= Study text =
Nikolaus Friedreich (1 July 1825 in Würzburg – 6 July 1882 in Heidelberg) was a German pathologist and neurologist, and a third generation physician in the Friedreich family. His father was psychiatrist Johann Baptist Friedreich (1796–1862), and his grandfather was pathologist Nicolaus Anton Friedreich (1761–1836), who is remembered for his early description of idiopathic facial paralysis, which would later be known as Bell's palsy.

== Biography ==
In the early part of his career he studied and practiced medicine at the University of Würzburg under the tutelage of noted men such as physiologist Albert von Kölliker and pathologist Rudolf Virchow. He later became a professor of pathological anatomy at Würzburg, then in 1858 was appointed a professor of pathology and therapy at the University of Heidelberg, where he remained for the rest of his career. Some of his better known students and assistants included Adolf Kussmaul, Wilhelm Heinrich Erb and Friedrich Schultze.

= Actions to take =
1. Print the Friedreich passage from "Nikolaus Friedreich (1" to "as Bell's palsy.".
2. According to the Friedreich passage, which university appointed Friedreich a professor of pathology and therapy in 1858?
The material that comes next is separate from the Friedreich passage.

= Listed entries =
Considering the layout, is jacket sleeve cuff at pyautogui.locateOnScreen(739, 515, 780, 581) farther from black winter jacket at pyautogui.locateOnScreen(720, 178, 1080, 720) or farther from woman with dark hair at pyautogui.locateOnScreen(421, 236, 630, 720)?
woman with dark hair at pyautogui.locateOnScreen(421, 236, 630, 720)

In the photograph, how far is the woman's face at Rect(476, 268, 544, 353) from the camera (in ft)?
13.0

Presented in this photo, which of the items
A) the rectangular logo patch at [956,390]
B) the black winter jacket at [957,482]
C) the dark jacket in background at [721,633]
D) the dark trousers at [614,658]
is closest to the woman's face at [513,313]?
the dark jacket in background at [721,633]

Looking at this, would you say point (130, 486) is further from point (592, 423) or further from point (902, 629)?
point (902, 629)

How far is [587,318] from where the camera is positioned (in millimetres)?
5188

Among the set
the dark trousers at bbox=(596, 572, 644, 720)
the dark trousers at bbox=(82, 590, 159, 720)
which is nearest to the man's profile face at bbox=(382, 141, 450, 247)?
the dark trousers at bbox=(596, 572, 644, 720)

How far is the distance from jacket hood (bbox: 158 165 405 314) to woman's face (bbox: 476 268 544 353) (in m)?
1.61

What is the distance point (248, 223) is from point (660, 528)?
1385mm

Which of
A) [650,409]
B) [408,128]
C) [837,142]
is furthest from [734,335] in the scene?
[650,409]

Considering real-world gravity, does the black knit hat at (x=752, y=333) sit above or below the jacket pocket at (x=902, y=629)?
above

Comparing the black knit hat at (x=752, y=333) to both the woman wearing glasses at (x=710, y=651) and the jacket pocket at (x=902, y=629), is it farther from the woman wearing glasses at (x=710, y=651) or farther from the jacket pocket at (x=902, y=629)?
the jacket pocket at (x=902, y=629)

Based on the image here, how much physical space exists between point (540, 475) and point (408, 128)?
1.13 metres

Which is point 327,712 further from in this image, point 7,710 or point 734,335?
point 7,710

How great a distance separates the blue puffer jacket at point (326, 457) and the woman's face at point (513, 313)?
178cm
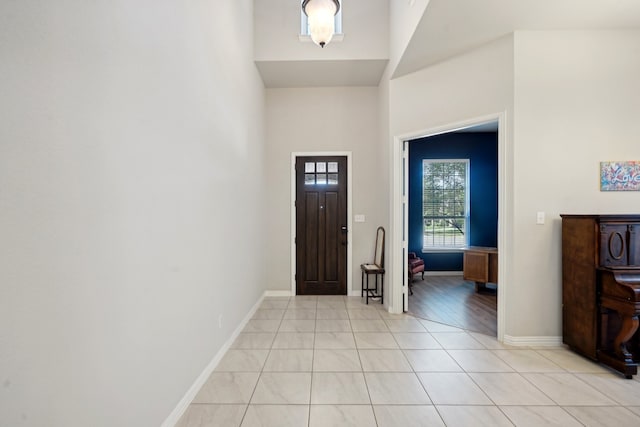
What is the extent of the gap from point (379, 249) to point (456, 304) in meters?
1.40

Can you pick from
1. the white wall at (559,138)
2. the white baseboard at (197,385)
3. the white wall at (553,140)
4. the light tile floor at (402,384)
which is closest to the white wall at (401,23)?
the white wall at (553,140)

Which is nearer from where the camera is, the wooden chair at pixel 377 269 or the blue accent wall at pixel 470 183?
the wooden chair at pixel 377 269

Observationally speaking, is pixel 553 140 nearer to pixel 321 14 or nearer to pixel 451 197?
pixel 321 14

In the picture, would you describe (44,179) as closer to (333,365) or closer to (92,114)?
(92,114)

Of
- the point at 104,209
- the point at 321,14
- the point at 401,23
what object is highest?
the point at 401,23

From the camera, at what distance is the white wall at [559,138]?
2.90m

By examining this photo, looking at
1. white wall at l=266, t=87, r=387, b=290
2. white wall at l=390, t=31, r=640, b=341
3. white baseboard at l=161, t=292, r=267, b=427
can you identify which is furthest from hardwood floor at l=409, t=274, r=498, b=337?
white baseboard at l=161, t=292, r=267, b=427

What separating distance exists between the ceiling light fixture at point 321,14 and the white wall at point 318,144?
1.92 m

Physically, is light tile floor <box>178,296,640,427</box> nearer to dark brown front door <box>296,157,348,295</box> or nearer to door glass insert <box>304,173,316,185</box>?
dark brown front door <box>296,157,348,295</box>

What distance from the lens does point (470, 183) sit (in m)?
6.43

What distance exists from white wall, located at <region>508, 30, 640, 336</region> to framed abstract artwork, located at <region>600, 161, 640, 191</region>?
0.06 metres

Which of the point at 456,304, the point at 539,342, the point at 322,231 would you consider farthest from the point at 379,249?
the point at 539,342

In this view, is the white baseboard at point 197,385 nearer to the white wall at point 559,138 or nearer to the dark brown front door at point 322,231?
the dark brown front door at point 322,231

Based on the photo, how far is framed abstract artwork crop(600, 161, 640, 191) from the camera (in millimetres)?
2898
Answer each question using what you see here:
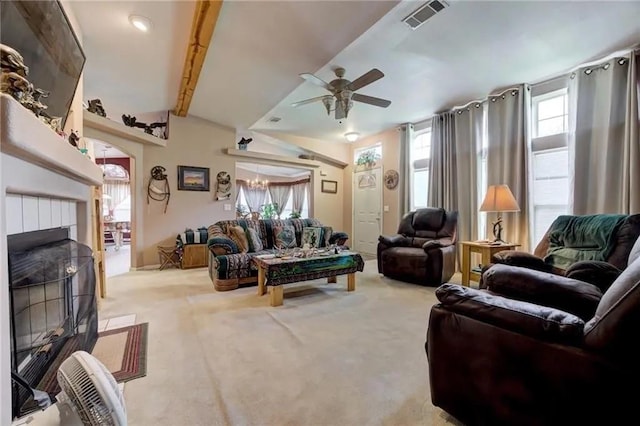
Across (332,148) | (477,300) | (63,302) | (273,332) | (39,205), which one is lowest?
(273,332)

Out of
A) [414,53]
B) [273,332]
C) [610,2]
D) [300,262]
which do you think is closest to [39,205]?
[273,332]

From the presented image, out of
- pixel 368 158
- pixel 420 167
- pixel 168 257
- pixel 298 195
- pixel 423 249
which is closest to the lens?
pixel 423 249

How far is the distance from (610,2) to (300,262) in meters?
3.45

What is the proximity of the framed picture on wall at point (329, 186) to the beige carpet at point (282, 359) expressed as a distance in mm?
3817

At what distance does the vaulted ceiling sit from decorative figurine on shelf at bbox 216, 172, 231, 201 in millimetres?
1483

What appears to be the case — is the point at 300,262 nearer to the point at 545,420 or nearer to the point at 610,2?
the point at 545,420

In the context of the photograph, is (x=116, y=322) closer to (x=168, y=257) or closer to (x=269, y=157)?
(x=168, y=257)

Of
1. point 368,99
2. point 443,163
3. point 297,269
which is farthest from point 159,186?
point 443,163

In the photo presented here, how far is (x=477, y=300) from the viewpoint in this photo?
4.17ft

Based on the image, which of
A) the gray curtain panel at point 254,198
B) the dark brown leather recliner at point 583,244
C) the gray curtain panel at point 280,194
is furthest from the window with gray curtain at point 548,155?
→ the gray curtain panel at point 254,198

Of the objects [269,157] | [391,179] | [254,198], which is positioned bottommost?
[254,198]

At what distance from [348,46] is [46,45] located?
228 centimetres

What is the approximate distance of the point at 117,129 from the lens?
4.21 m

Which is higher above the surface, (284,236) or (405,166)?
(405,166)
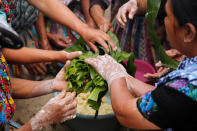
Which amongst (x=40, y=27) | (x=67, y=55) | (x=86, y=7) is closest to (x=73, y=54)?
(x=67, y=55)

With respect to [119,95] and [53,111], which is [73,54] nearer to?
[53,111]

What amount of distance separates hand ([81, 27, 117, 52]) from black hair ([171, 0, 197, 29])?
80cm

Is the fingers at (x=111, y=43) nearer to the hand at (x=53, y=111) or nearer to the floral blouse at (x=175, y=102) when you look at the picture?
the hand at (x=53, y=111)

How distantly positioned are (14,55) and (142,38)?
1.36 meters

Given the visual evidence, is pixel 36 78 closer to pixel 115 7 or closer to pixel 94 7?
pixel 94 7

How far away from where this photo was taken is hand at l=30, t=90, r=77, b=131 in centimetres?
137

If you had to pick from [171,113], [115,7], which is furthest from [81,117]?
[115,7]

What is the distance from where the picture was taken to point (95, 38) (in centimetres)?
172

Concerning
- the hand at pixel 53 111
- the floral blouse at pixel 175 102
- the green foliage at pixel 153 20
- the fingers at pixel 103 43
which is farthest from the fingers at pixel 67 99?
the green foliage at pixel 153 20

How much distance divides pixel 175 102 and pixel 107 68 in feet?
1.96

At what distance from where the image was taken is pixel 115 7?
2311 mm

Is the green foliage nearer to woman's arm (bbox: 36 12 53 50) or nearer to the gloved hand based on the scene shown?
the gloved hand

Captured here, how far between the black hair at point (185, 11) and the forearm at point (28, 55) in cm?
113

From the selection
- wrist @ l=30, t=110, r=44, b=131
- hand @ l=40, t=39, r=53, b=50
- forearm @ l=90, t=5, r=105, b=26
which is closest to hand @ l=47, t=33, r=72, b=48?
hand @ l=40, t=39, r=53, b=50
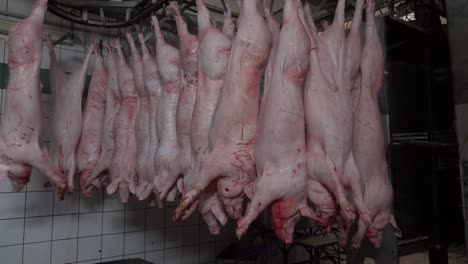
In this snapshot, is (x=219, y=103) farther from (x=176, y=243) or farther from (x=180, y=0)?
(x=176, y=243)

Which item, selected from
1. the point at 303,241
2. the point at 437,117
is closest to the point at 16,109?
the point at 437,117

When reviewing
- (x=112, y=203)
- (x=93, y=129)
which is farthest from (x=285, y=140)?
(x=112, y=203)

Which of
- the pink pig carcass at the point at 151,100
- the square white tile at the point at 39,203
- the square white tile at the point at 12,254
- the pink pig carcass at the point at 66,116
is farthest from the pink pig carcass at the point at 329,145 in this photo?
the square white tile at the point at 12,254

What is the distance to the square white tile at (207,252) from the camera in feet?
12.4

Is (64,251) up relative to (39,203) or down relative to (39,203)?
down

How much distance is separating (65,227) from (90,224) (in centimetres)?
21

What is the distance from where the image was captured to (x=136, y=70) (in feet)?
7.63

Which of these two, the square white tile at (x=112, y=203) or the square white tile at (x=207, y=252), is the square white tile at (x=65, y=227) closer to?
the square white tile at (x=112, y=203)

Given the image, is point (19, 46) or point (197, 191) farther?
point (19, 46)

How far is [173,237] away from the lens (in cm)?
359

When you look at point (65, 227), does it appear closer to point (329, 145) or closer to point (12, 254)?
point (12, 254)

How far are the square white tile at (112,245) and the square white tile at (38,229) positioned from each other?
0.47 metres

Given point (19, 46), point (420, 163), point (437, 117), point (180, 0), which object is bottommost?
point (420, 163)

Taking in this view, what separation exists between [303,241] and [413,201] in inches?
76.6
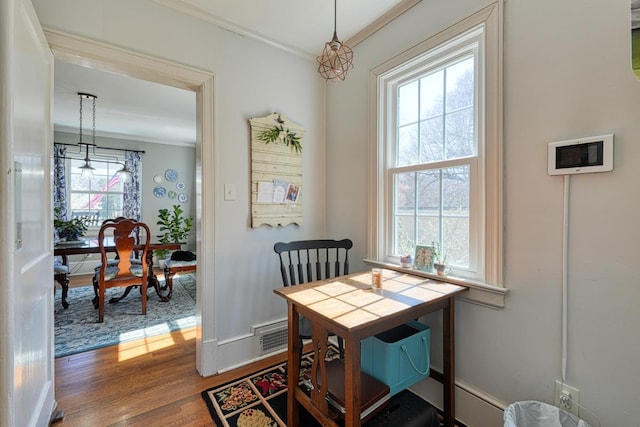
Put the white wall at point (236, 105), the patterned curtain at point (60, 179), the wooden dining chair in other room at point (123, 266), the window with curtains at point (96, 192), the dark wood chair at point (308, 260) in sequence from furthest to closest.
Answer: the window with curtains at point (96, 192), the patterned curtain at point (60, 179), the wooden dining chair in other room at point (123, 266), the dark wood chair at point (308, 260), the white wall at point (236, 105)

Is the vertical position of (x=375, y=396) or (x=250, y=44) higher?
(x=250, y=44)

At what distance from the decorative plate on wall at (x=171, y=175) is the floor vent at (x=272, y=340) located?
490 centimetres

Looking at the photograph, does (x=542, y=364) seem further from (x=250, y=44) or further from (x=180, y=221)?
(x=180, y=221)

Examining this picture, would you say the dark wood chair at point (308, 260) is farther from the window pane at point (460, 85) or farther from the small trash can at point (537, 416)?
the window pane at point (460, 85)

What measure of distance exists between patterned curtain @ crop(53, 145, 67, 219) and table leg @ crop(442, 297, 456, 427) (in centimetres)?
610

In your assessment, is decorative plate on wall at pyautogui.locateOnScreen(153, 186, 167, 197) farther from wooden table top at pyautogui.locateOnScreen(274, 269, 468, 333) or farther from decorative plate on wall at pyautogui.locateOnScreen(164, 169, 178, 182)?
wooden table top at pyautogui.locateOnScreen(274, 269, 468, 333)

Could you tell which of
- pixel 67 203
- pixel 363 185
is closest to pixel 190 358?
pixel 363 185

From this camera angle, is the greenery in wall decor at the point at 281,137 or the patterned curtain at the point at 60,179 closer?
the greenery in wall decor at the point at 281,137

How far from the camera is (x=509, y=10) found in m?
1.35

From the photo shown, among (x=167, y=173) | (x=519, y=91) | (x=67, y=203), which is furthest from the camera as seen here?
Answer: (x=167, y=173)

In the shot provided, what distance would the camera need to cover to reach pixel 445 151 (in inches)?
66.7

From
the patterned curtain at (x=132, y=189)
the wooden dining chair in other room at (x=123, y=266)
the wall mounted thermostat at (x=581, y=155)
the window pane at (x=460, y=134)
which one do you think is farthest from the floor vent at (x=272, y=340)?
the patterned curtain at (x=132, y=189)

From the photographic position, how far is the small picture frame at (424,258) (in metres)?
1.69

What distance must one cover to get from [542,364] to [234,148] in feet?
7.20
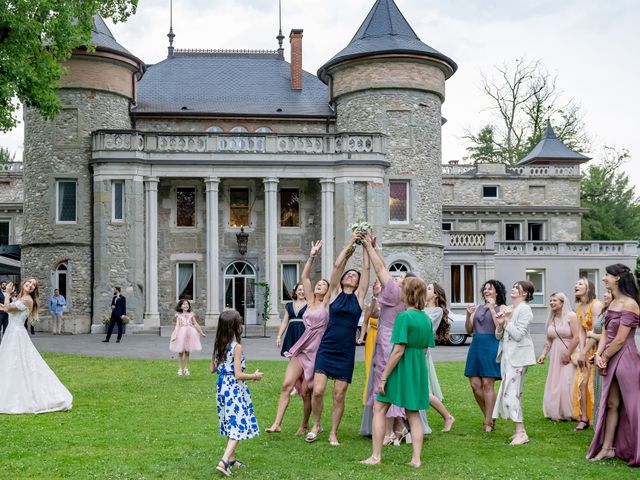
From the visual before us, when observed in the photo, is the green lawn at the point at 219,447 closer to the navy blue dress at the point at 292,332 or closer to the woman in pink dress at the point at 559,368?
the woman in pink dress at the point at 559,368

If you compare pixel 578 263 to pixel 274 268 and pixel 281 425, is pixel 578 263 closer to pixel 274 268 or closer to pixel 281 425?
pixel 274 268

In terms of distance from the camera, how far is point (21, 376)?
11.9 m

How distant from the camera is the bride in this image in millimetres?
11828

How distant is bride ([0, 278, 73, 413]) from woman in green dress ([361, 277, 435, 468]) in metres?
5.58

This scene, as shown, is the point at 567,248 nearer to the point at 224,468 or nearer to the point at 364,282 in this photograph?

= Task-by-task solutions =
1.
Nikolaus Friedreich (1 July 1825 in Würzburg – 6 July 1882 in Heidelberg) was a German pathologist and neurologist, and a third generation physician in the Friedreich family. His father was psychiatrist Johann Baptist Friedreich (1796–1862), and his grandfather was pathologist Nicolaus Anton Friedreich (1761–1836), who is remembered for his early description of idiopathic facial paralysis, which would later be known as Bell's palsy.

2. The University of Heidelberg.